Erkrath : Neuer Italiener belebt die Bahnstraße

Die ehemalige Postwirtschaft hat sich optisch verändert. „La Passione“ heißt das neue italienische Restaurant.

Die Feuertaufe ist überstanden. In der ehemaligen Postwirtschaft an der Bahnstraße 25 in Erkrath haben sich der neue Wirt Ercoline Stabile und sein Team etabliert. Seit knapp vier Wochen belebt das italienische Restaurant „La Passione“ endlich wieder die Bahnstraße. Das wurde aber auch Zeit, denn die traditionsreiche Postwirtschaft musste mehr als fünf Jahre auf einen neuen Pächter warten. Die Beteiligten sind zufrieden. Die Erbengemeinschaft Familie Schneider hat endlich einen kompetenten und erfahrenen Pächter gefunden. Und  Ercolino Stabile und seine Lebensgefährtin Virginia Derbakov freuen sich, im Erkrather Stadtzentrum ein geeignetes Ladenlokal gepachtet zu haben.
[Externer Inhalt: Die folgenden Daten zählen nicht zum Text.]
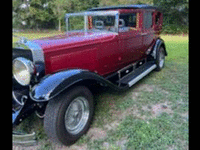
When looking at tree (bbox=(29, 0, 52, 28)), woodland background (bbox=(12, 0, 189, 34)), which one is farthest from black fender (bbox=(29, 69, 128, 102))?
tree (bbox=(29, 0, 52, 28))

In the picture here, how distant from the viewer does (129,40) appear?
3.92 m

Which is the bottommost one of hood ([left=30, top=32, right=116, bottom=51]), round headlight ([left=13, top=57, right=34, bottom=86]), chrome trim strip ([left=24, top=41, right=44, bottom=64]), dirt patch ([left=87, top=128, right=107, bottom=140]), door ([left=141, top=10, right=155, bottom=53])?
dirt patch ([left=87, top=128, right=107, bottom=140])

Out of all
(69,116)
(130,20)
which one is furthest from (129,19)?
(69,116)

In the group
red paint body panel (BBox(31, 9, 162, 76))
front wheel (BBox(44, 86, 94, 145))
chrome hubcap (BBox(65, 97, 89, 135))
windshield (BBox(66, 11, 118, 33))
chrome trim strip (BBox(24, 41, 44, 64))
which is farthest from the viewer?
windshield (BBox(66, 11, 118, 33))

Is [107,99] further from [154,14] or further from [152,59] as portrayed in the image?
[154,14]

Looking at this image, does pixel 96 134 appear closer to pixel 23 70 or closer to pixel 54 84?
pixel 54 84

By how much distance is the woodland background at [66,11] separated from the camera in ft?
60.6

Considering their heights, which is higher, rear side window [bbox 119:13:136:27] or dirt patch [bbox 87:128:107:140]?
rear side window [bbox 119:13:136:27]

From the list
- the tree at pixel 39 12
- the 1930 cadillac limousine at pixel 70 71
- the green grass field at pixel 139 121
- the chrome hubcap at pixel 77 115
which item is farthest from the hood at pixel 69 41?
the tree at pixel 39 12

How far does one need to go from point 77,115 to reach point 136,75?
6.32ft

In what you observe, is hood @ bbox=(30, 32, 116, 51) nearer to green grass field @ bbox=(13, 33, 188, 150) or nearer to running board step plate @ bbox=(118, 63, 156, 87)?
running board step plate @ bbox=(118, 63, 156, 87)

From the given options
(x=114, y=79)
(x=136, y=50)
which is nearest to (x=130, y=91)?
(x=114, y=79)

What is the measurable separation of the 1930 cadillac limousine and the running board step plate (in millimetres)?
20

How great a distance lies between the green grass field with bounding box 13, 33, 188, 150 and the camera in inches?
94.0
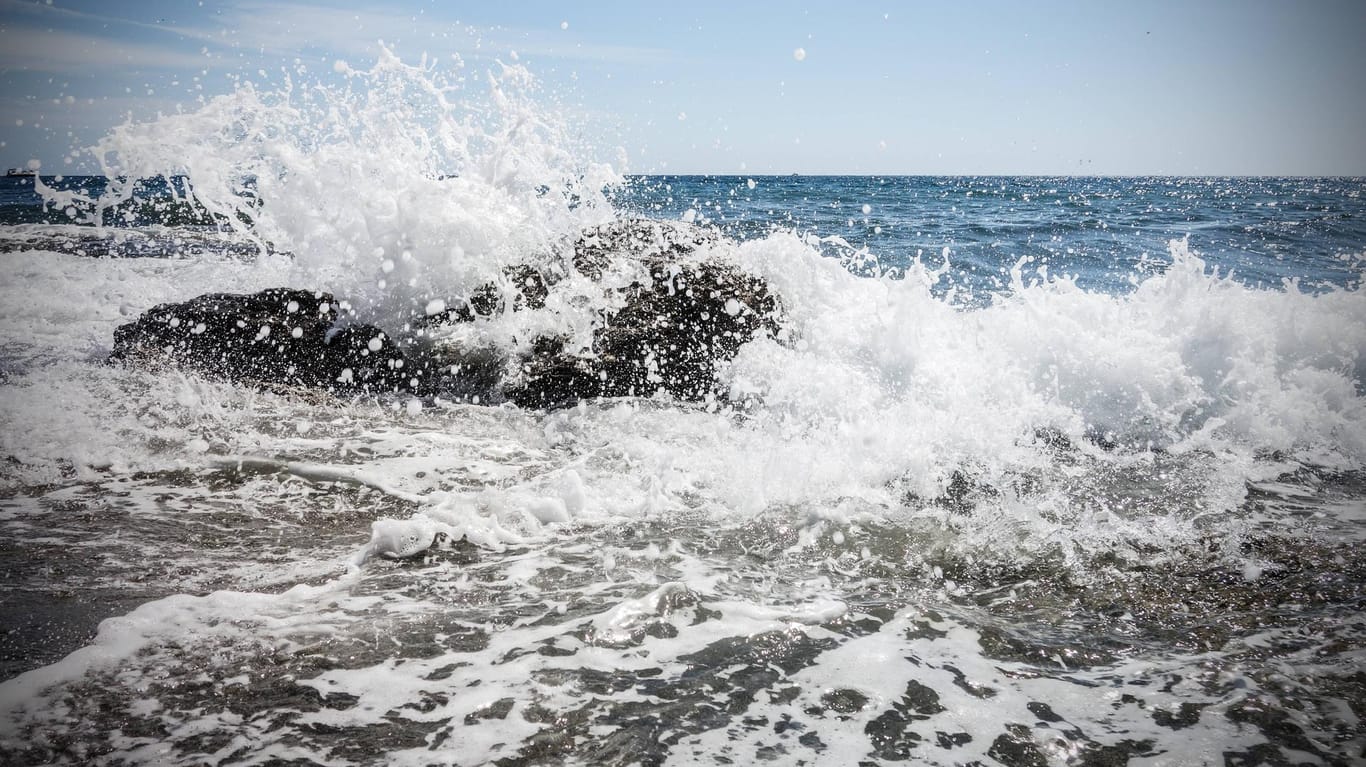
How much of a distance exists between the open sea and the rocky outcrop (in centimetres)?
24

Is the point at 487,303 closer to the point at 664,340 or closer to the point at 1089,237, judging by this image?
the point at 664,340

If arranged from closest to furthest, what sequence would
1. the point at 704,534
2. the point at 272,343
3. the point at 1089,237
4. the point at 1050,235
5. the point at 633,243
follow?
the point at 704,534 < the point at 272,343 < the point at 633,243 < the point at 1089,237 < the point at 1050,235

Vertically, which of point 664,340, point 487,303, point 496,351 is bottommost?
point 496,351

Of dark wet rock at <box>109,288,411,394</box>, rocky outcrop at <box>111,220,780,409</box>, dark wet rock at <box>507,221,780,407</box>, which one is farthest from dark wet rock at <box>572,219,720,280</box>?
dark wet rock at <box>109,288,411,394</box>

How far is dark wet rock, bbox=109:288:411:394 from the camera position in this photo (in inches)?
220

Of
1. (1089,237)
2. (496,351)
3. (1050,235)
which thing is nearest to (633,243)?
→ (496,351)

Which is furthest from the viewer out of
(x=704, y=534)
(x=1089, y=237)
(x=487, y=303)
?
(x=1089, y=237)

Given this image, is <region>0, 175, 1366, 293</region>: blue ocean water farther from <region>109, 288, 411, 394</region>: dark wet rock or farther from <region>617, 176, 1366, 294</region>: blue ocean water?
<region>109, 288, 411, 394</region>: dark wet rock

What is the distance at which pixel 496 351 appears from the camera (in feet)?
18.9

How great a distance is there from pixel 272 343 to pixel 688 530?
445 centimetres

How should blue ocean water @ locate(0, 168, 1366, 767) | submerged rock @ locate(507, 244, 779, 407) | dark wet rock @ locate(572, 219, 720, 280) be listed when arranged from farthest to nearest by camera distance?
dark wet rock @ locate(572, 219, 720, 280) < submerged rock @ locate(507, 244, 779, 407) < blue ocean water @ locate(0, 168, 1366, 767)

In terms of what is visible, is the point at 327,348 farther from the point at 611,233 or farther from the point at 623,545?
the point at 623,545

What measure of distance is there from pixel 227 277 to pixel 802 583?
30.6 ft

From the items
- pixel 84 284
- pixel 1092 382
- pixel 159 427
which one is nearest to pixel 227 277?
pixel 84 284
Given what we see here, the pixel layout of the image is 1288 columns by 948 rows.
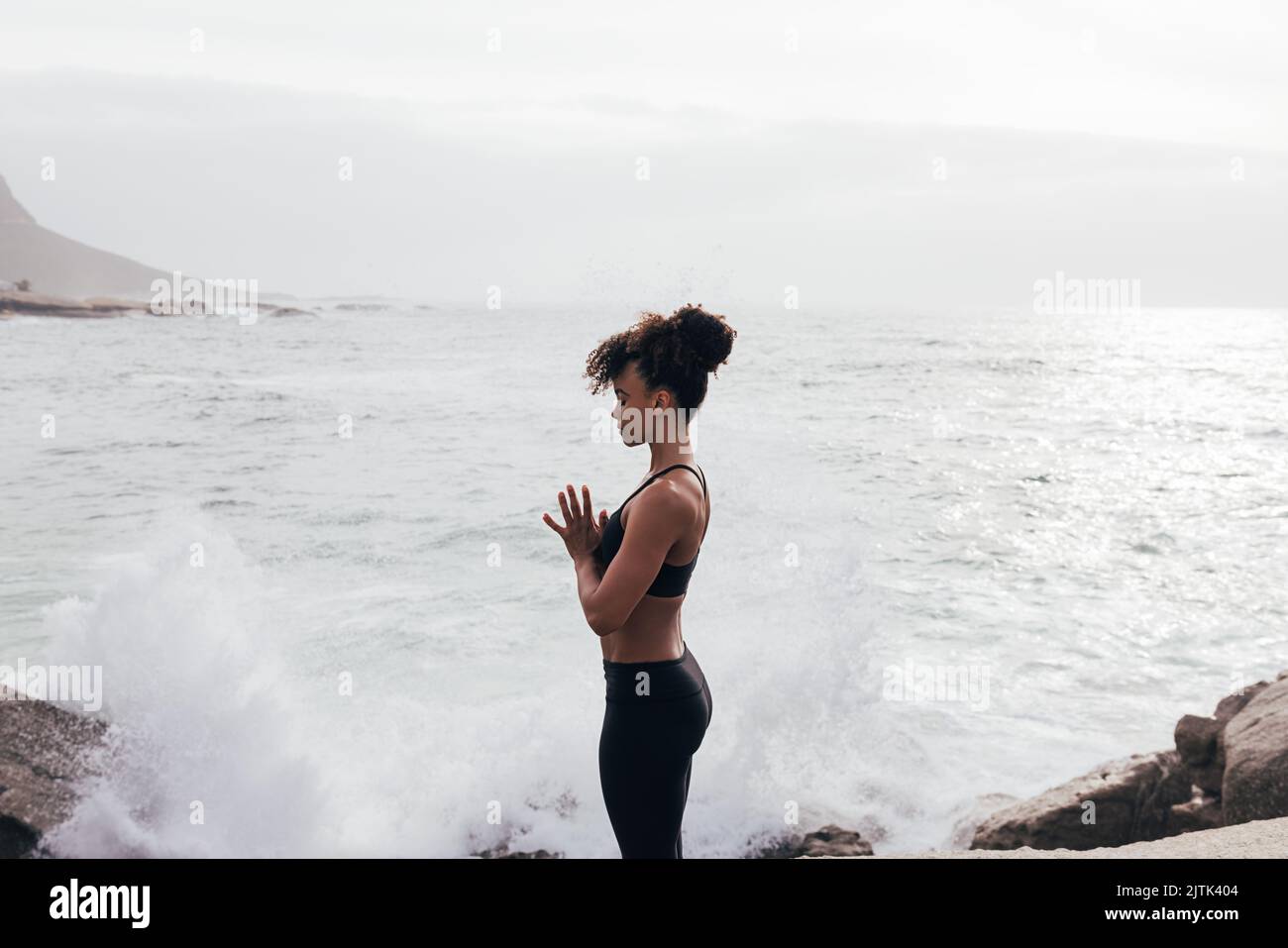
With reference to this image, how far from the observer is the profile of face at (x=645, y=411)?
271 centimetres

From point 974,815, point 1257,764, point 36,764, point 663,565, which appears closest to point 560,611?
point 974,815

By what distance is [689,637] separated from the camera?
33.5 ft

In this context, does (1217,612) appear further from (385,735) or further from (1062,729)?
(385,735)

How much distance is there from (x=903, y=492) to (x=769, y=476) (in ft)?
9.15

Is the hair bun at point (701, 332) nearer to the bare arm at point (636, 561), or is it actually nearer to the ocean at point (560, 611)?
the bare arm at point (636, 561)

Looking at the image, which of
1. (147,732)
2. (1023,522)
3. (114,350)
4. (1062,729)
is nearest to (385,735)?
(147,732)

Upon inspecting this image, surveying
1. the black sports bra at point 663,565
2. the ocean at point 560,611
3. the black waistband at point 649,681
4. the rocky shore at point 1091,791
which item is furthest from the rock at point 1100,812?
the black sports bra at point 663,565

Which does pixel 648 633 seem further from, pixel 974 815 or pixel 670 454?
pixel 974 815

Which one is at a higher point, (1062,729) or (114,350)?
(114,350)

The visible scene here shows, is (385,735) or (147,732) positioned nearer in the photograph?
(147,732)

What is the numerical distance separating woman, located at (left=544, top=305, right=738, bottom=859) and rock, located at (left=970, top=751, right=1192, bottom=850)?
170 inches
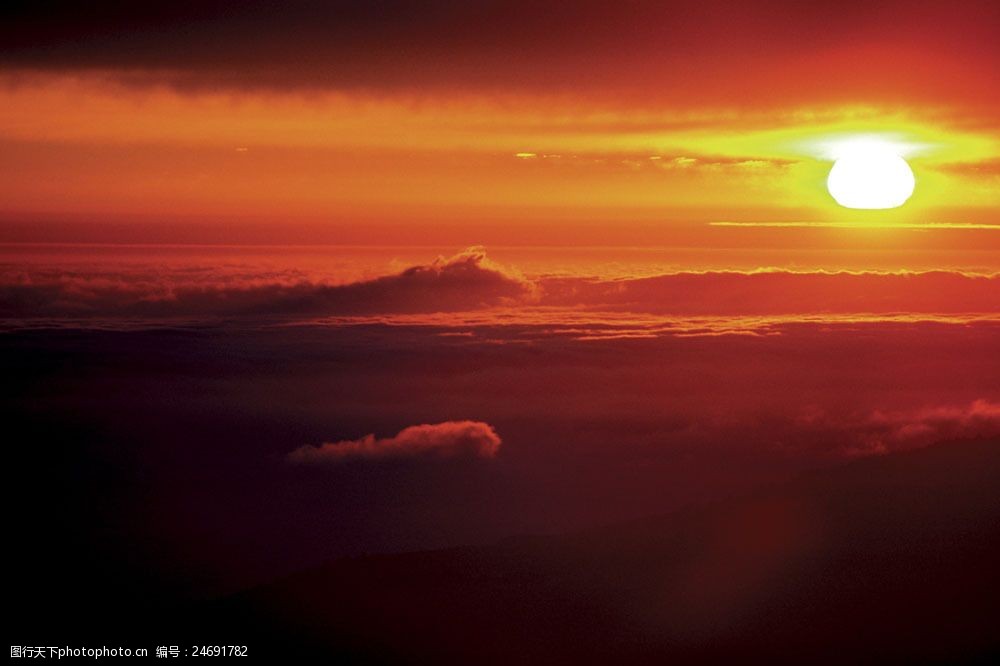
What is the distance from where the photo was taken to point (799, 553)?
102125 millimetres

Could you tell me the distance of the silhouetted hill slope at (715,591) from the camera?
83875 millimetres

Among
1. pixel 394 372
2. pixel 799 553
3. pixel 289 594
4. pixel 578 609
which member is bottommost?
pixel 289 594

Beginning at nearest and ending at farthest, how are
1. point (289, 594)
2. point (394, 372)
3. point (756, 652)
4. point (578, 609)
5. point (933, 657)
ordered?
1. point (933, 657)
2. point (756, 652)
3. point (578, 609)
4. point (394, 372)
5. point (289, 594)

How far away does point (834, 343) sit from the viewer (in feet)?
410

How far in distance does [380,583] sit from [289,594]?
1130cm

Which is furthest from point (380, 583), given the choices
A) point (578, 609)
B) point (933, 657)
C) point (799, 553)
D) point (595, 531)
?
point (933, 657)

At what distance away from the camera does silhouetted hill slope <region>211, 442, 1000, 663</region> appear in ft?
275

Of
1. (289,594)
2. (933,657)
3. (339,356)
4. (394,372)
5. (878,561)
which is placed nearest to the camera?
(933,657)

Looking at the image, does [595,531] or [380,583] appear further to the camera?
[380,583]

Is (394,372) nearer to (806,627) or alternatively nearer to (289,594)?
(289,594)

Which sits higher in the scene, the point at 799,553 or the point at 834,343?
the point at 834,343

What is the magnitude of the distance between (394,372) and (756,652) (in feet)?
174

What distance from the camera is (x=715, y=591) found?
4028 inches

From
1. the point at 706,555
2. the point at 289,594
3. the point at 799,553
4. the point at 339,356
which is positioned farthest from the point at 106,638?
the point at 799,553
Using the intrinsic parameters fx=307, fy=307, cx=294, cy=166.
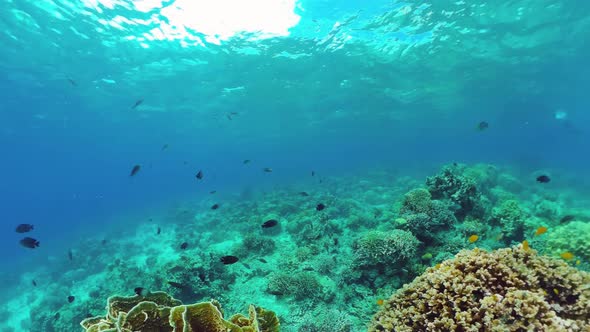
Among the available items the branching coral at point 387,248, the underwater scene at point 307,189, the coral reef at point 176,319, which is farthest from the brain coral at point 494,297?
the branching coral at point 387,248

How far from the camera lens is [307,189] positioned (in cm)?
2994

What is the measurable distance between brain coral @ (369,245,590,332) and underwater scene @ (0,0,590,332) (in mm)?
26

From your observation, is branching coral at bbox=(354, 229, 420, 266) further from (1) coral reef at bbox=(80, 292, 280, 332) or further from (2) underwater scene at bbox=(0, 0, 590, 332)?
(1) coral reef at bbox=(80, 292, 280, 332)

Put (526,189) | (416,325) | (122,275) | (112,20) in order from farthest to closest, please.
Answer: (526,189)
(112,20)
(122,275)
(416,325)

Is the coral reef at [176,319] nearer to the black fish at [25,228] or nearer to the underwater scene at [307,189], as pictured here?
the underwater scene at [307,189]

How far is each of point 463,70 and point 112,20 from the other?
33.2 m

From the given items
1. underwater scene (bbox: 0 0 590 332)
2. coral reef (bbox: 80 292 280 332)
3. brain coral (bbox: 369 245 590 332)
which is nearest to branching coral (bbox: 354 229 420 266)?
underwater scene (bbox: 0 0 590 332)

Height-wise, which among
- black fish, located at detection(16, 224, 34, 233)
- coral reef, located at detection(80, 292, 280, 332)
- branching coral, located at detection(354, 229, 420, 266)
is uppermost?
branching coral, located at detection(354, 229, 420, 266)

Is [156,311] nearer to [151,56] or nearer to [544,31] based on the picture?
[151,56]

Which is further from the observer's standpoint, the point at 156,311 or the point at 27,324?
the point at 27,324

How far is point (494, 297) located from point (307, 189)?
2612 cm

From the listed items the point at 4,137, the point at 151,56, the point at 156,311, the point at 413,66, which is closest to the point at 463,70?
the point at 413,66

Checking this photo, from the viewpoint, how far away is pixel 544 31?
82.2ft

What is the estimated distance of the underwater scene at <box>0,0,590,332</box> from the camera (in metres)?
4.50
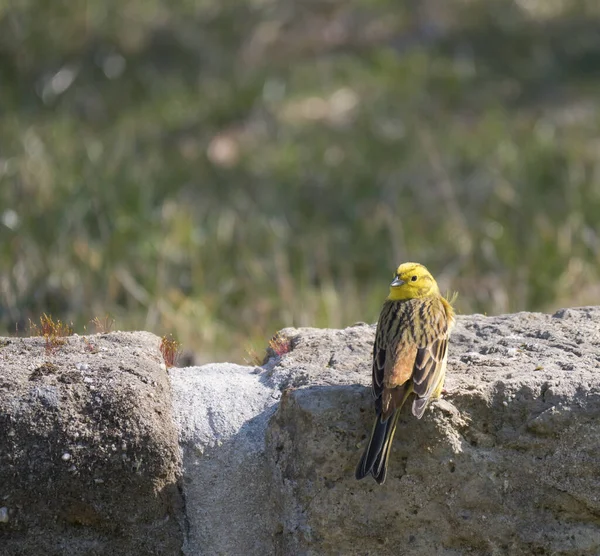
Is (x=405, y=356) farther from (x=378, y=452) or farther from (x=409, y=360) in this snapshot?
(x=378, y=452)

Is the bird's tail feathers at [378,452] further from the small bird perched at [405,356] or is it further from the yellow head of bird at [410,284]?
the yellow head of bird at [410,284]

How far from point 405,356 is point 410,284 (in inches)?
20.9

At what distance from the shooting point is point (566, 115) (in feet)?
29.1

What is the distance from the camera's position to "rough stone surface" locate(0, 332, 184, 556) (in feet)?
9.66

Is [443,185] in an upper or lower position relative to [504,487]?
upper

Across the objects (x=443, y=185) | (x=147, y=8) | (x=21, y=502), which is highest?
(x=147, y=8)

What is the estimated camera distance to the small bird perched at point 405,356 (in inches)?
112

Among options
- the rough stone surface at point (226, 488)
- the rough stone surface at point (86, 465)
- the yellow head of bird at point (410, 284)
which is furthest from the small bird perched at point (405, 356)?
the rough stone surface at point (86, 465)

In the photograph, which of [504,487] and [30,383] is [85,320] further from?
[504,487]

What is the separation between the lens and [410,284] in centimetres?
358

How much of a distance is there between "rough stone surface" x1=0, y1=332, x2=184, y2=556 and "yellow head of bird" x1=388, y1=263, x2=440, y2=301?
2.99 feet

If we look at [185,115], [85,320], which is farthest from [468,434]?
[185,115]

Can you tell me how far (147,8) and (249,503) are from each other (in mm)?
7623

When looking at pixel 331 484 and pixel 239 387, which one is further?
pixel 239 387
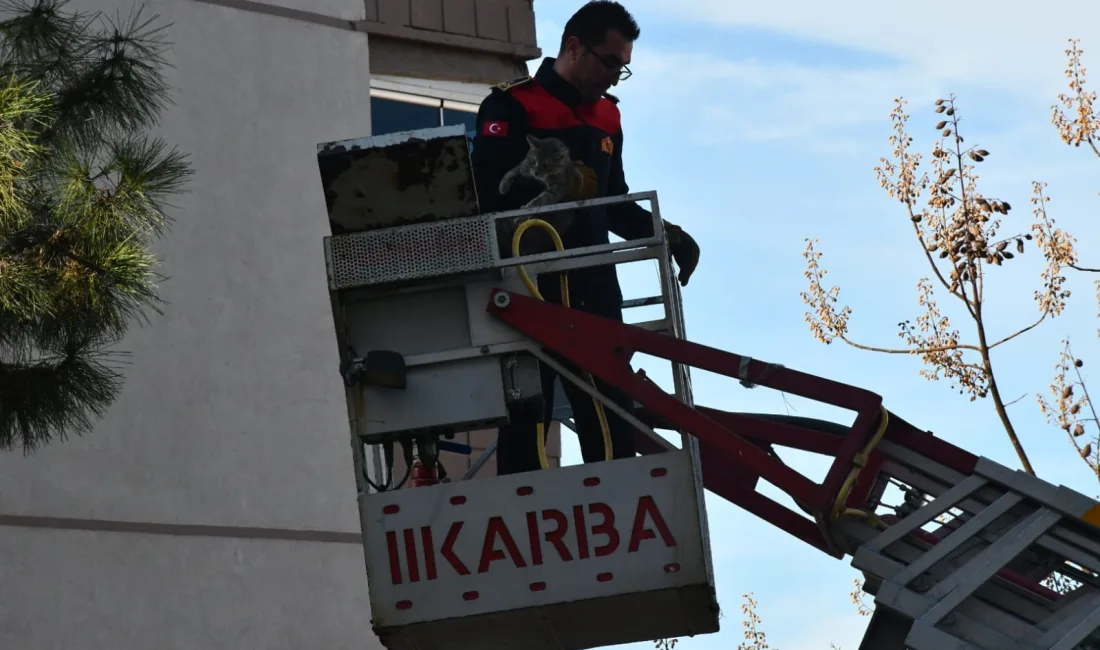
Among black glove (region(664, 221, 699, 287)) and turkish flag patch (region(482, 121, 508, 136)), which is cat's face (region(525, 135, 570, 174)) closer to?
turkish flag patch (region(482, 121, 508, 136))

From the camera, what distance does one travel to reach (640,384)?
19.9 ft

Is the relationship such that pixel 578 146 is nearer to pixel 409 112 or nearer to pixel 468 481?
pixel 468 481

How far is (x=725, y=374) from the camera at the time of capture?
604 cm

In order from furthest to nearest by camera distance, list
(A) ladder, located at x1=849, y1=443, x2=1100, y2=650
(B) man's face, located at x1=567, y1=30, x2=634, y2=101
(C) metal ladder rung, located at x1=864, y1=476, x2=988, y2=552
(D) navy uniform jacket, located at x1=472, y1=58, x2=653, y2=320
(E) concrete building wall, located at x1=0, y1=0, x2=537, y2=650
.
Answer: (E) concrete building wall, located at x1=0, y1=0, x2=537, y2=650 < (B) man's face, located at x1=567, y1=30, x2=634, y2=101 < (D) navy uniform jacket, located at x1=472, y1=58, x2=653, y2=320 < (C) metal ladder rung, located at x1=864, y1=476, x2=988, y2=552 < (A) ladder, located at x1=849, y1=443, x2=1100, y2=650

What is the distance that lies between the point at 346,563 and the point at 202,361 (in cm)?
164

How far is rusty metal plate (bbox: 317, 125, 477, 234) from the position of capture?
238 inches

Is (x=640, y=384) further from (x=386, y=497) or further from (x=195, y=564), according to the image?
(x=195, y=564)

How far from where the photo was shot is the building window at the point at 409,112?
12.0m

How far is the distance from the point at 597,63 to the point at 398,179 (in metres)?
1.26

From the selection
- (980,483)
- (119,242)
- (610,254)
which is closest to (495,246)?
(610,254)

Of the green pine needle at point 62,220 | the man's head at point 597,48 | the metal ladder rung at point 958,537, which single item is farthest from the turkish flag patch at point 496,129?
the metal ladder rung at point 958,537

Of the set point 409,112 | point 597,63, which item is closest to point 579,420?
point 597,63

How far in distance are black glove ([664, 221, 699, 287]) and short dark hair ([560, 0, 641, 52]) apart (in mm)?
838

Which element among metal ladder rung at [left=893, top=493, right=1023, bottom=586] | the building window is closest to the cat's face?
metal ladder rung at [left=893, top=493, right=1023, bottom=586]
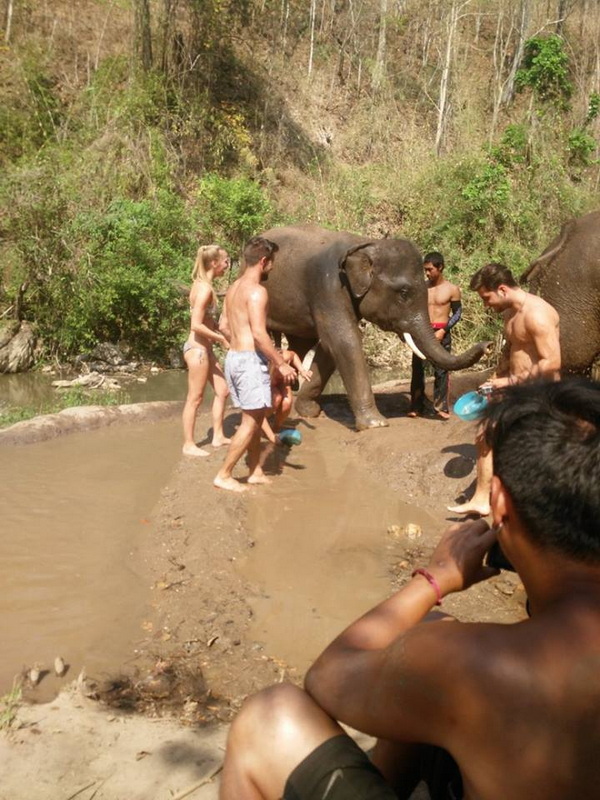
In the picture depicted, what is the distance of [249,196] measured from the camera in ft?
49.5

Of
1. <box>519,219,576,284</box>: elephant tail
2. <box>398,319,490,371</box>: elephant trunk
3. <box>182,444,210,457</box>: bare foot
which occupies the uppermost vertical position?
<box>519,219,576,284</box>: elephant tail

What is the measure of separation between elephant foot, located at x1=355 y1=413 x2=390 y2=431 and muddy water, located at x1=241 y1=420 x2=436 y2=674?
0.55 m

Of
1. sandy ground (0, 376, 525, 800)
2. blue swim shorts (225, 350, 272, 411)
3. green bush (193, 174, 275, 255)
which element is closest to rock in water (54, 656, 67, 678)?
sandy ground (0, 376, 525, 800)

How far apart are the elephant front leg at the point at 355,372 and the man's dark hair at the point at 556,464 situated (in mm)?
6580

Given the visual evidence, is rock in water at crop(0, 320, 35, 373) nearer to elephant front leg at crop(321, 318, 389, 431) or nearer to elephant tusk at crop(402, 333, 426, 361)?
elephant front leg at crop(321, 318, 389, 431)

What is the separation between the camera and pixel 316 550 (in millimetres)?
5660

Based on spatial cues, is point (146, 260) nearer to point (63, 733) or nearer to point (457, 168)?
point (457, 168)

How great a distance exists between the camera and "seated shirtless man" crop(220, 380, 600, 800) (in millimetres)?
1580

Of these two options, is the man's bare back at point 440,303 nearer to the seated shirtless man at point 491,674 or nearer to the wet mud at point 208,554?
the wet mud at point 208,554

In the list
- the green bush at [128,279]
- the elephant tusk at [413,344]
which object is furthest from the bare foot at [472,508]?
the green bush at [128,279]

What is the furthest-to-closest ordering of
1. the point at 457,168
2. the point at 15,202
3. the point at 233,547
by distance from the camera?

Vorher bewirtschafteten sie zwei Jahre lang das Bahnhofsrestaurant in Hilden. „Zu  weit vom  Schuß“, ist ihr Urteil. In früheren Jahren hatte Ercolino ein Restaurant in Dinslaken betrieben. Der Wohnsitz ist nach wie vor immer noch Meerbusch. Aber in Erkrath wollen sie heimisch werden. Auch wenn sie sich in Alt-Erkrath für keinen ganz einfachen Standort entschieden haben. Denn von Leerständen, niedriger Aufenthaltsqualität und ausbleibender Kundschaft macht die Bahnstraße immer wieder von sich reden. Doch denn Start haben die neuen Pächter gut gemeistert. „Als wir am 20. Juli eröffnet haben, kamen gefühlt 100 Erkrather zur gleichen Zeit herein“, erinnert sich Debakov. „Wir mussten einige Besucher auf einen späteren Zeitpunkt vertrösten, weil alles belegt war.“

Stolz sind die Wirtsleute auf die ersten Stammgäste. Der Wirt ist Küchenchef. Assistiert wird er von vier Küchenhilfen. „Wir suchen noch einen fünften Mann in der Küche“, sagt Stabile, „und einen Kellner brauchen wir auch noch“. Die Wirtin bedient Theke und Gäste. „Eigentlich macht jeder alles“, erklärt sie. An  manchen Tagen hilft  auch ihre Tocher Snezana aus. „Die Lieblingsbeschäftigung meiner Mutter ist das Dekorieren“, sagt sie. Das sieht man der freundlichen Trattoria-Atmosphäre an. Die traditionsreichen blauen Delfter-Kacheln des vorigen Pächters sind unter weißen Tapeten verschwunden. „Das hätte nicht zu uns gepasst“, sagt die Wirtin. Vier Wochen lang war renoviert worden. Was noch nicht perfekt zum italienischen Flair passt, wird irgendwann ausgetauscht. „Es muss ja nicht alles auf einmal sein“, sagt Virginia Derbakow.

„Wir haben eine Auswahl von 450 italienischen Weinen“, erklärt Ercolino Stabile, der in Kalabrien geboren ist. Die Biere werden von den Brauereien Füchschen, Erdinger, Stauder und Bolten angeboten. Was das Essen betrifft, so bietet er alles, was man sich von der italienischen Küche wünscht. Und die Mittagskarte preist abwechselnd traditionelle Gerichte wie Spaghetti Bolognese (die er Alt-Erkrath nennt) oder Lasagne an. Alle Gerichte kosten mittags sechs Euro. Da das Restaurant noch nicht  über einen Festnetzanschluss verfügt - der wird erst in den nächsten Tagen eingerichtet - ist es derzeit unter Tel. 0157-85117643 zu erreichen.